For the first time since leaving Egypt, the new generation was provided for directly from God and not from Miriam, Aaron, or Moses. At that moment the new generation understood that God had a direct relationship with them and that water/spirituality was not transmitted via spiritual leaders alone. In this parshah we learn that the older generation must allow their children to create their own relationship with God. In every generation God must renew the covenant directly with the Jewish people. Likewise, every Jew must create his or her own covenant with God. Moreover, it can often be in the most unlikely places that we undergo our own spiritual transformations.

Allow me to share a personal experience of one of my first 'rabbinic moments' which occurred several years ago in a summer internship I did in Texas. I met an incredible woman whose confrontation with such a "hard place" which bore what seemed to be insurmountable obstacles, experienced the hope and light of God's miraculous presence. Over a period of a few brief weeks, this woman endured surgery to remove a second bout of cancer, felt the short-lived promise of recovery, and suffered the onset of pneumonia which led to an infection in her lung. When I visited her in the hospital last, I listened as she told me how she was tired of fighting and was not sure she could do so for much longer. Though I hoped she would not give up the fight to live, I cannot say I would have blamed her after all she had been through.

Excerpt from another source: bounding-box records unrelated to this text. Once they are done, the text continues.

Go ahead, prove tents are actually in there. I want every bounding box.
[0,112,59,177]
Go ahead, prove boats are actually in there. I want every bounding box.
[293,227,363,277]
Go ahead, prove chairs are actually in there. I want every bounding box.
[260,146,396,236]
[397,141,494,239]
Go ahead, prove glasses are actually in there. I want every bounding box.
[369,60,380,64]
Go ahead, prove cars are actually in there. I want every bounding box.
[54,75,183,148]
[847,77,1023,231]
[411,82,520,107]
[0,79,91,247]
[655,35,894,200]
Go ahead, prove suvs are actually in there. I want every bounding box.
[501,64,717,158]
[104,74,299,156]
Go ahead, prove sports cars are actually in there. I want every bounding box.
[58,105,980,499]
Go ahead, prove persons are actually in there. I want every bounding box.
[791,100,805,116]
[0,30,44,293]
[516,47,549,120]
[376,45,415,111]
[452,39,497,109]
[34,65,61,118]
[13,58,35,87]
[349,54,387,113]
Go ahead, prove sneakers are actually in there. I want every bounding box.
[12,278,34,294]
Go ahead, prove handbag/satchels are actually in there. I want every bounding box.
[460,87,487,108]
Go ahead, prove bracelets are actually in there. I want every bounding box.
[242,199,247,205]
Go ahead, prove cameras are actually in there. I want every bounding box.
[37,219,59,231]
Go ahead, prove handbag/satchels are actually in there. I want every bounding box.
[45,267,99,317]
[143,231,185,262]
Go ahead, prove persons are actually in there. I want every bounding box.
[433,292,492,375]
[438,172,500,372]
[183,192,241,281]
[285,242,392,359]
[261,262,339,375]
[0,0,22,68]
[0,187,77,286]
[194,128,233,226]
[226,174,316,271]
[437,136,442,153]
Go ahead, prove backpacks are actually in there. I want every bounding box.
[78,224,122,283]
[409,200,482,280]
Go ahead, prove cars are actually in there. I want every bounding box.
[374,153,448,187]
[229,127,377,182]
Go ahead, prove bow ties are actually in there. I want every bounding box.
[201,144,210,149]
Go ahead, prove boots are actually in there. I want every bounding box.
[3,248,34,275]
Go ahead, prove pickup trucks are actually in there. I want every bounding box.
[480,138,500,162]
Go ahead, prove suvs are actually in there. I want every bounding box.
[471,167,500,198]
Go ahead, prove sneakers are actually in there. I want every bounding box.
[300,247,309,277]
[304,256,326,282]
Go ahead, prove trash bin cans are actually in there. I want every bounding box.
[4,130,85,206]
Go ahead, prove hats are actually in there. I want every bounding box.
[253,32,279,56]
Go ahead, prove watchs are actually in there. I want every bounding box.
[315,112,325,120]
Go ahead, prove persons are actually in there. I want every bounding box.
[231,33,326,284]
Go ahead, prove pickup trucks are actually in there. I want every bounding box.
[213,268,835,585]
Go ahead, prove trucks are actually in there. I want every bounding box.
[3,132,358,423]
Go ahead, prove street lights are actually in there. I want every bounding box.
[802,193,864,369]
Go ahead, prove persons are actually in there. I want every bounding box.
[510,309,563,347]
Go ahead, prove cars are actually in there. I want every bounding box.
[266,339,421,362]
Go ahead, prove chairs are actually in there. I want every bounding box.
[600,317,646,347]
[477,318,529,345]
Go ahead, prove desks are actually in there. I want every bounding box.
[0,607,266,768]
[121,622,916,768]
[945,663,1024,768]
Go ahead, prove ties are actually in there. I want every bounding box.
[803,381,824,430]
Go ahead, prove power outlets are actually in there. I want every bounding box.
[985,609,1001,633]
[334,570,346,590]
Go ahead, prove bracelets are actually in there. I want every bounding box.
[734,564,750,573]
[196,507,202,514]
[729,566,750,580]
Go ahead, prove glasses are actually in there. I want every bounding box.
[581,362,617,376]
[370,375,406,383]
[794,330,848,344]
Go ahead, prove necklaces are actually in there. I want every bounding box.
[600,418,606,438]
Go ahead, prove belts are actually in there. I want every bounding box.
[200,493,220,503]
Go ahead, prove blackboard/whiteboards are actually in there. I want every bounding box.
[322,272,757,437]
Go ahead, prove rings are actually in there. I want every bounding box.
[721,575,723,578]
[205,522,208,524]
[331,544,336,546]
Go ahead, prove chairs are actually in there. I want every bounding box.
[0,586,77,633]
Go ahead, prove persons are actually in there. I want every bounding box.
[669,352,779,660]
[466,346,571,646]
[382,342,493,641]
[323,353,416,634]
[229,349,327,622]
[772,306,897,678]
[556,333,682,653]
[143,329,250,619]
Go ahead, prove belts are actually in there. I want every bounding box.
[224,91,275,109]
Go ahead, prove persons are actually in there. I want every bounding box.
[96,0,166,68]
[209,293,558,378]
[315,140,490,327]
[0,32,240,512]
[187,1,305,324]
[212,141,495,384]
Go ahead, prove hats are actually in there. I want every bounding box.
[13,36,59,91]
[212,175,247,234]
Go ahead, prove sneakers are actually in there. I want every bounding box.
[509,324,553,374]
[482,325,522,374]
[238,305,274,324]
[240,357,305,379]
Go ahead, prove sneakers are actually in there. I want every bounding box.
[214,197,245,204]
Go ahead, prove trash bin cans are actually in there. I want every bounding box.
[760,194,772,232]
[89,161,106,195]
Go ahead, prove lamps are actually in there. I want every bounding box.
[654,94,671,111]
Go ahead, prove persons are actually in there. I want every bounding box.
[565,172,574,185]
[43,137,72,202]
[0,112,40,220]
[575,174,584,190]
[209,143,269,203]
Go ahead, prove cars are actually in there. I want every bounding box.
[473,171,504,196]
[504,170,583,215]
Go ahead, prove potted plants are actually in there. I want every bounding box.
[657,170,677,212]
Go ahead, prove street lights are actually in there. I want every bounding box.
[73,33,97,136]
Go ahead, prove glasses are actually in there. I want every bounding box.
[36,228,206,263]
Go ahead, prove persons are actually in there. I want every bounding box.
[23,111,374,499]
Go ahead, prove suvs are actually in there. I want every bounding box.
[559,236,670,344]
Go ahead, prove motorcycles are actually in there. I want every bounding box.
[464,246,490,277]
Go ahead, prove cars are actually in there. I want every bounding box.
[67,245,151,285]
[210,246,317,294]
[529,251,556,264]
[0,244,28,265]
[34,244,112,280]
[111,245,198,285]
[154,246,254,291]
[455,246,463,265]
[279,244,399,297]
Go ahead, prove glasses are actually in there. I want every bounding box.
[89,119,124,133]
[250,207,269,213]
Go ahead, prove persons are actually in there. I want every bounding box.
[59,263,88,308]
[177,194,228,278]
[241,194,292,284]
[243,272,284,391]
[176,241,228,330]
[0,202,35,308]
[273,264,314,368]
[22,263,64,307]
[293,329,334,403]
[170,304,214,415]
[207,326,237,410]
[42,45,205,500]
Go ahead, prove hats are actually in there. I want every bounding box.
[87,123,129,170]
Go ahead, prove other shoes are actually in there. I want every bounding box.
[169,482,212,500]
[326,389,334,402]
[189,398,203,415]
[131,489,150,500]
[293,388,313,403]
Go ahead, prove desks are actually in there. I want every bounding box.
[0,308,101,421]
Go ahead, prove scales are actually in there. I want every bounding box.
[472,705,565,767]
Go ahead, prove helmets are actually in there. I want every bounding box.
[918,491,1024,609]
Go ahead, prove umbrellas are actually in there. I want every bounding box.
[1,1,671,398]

In the next moment, something very profound and heartwarming occurred. She mentioned to me how sad she was that she had not been able to light Shabbat candles for several weeks because of the electronic wires on the patches attached to her body. She spoke of the connection that the light of the Shabbat candles gave her to her family and to God. Being that the next day was Friday, I offered to bring her electronic candles that could be plugged in for Shabbat and over which she could say the blessings and enjoy the light of Shabbat even while in the hospital. This knowledge alone seemed to cause a transformation in her attitude, but unbeknownst to me it would become even more illumined.

I went back to the synagogue and began asking everyone where I could find such a pair (I knew they existed because I had seen them in hospitals in NY). No one knew what I was talking about and some probably even thought I was being a little too sentimental. So, I called LA and had them shipped overnight. By the time, I took them to her on Friday, she had unfortunately had to have her lung removed and she was unconscious and near death. Her daughter and I decided that when Shabbat came, they should go ahead and light the candles so that if her mom did open her eyes she would see them and hopefully find hope and encouragement. She did open her eyes that Shabbat, and she did see thel light of the Shabbat candles and even more miraculously, her health improved and within a short time she was off life support, out of ICU, and in her own room in the hospital - all in less than one week.

The lesson of this story is the same of that of this week's Torah portion. Sometimes, just as we are ready to give up out of frustration, outrage, or disappointment, we can be awakened to the possibility for transformation and transcendence just as water flowed from a rock for our ancestors so many years ago. Ken yehi ratzon - so may it be for each of us and all of us.